Comme nous le pensions dès les premiers épisodes de la saga qui se joue entre Qualcomm et Broadcom, même si le patron de ce dernier, Hock Tan, parvient à racheter le fondeur de San Diego (de gré ou de force), la décision ne lui appartient pas entièrement. Car Qualcomm est presque considéré comme un trésor national par le gouvernement américain. Et voir une société asiatique (même si Broadcom est né aux US, son pavillon est aujourd’hui singapourien) reprendre la firme qui est le fer de lance du déploiement des réseaux 5G (avec Nokia) aux États-Unis, ça ne colle pas vraiment avec les déclarations récentes de l’Administration du président Donald Trump.
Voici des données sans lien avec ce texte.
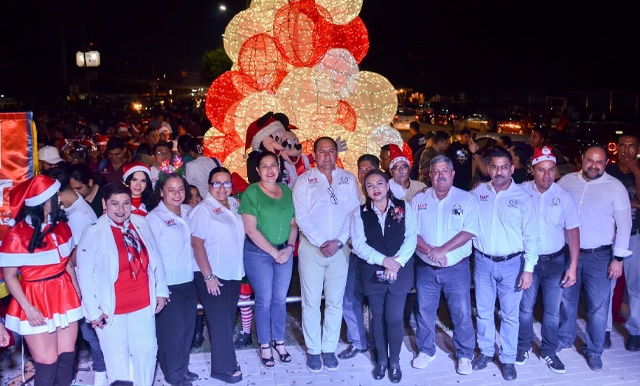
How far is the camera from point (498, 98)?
1732 inches

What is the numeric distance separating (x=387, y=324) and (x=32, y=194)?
123 inches

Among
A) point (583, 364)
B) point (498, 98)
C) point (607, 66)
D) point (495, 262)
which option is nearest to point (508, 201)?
point (495, 262)

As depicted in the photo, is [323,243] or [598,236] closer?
[323,243]

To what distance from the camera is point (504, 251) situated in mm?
5207

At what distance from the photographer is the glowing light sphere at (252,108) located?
808 cm

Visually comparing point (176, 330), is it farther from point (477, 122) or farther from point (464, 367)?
point (477, 122)

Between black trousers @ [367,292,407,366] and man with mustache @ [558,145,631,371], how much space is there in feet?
5.65

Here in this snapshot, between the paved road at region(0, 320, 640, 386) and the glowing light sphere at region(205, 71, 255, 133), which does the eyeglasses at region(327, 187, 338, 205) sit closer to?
the paved road at region(0, 320, 640, 386)

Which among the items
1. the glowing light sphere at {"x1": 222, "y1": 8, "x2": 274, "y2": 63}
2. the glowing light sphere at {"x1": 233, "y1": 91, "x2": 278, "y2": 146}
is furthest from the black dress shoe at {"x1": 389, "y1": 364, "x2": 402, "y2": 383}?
the glowing light sphere at {"x1": 222, "y1": 8, "x2": 274, "y2": 63}

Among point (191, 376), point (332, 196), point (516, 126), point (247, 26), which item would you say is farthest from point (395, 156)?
point (516, 126)

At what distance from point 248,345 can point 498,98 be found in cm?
4145

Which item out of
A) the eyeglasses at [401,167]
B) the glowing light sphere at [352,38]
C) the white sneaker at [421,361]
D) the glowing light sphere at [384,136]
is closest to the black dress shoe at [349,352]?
the white sneaker at [421,361]

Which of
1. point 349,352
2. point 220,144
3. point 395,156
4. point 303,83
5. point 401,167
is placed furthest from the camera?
point 220,144

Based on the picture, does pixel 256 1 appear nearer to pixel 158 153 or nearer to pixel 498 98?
pixel 158 153
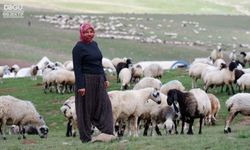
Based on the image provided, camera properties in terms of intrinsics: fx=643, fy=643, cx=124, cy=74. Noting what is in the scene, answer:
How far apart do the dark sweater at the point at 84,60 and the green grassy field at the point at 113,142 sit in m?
1.30

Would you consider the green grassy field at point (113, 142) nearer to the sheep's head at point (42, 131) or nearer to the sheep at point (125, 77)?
the sheep's head at point (42, 131)

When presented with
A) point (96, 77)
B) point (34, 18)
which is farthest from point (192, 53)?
point (96, 77)

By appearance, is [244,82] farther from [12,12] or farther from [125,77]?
[12,12]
Un audit du rachat avant signature

Ainsi, le CFIUS, acronyme de Committee of Foreign Investment in the United States (comité des investissements étrangers aux États-Unis en bon français), a annoncé vouloir étudier la proposition de rachat de Qualcomm par Broadcom dans ses moindres détails. Une décision assez rare : le CFIUS prend généralement position après signature d'un accord entre les deux parties. Cela a eu pour effet immédiat de reporter l’assemblée générale annuelle des actionnaires de Qualcomm, une réunion sous haute tension pour les principaux protagonistes. En effet, les actionnaires doivent voter pour les membres du conseil d’administration.

Qualcomm

Parmi les candidats se trouvent d’une part Paul Jacobs et son équipe et d’autre part six représentants de Hock Tan pour 11 places à pourvoir. Et selon la majorité qui en ressortira, cela faciliterait, ou non, la fusion des deux géants du composant électronique (dans la mesure où un conseil à majorité Broadcom pourra valider la proposition de rachat sans avoir à s'assoir à nouveau à la table des négociations). La nouvelle date est le 5 avril 2018. Et à l’issue du report de 30 jours, un avis sera certainement émis par le comité. Un avis qui pourrait avoir un impact sur le vote, dans la mesure où les actionnaires qui ont déjà voté (par Internet ou par voie postale) auront la possibilité de changer leur choix.

Tactique de conservation

Le but de la manœuvre est simple : bloquer la signature d’un éventuel accord, lequel devient de moins en moins hypothétique à mesure que les négociations avancent entre les deux entreprises. Rappelons en effet que Broadcom et Qualcomm se sont rencontrés à plusieurs reprises (au moins deux fois en février) afin de discuter des termes, financiers et non financiers, d’un éventuel mariage. Mariage à trois d’ailleurs, puisque l’accord de rachat de la firme néerlandaise NXP par Qualcomm a été validé. Et, évidemment, Qualcomm + NXP + Broadcom = nouvel acteur majeur au niveau mondial.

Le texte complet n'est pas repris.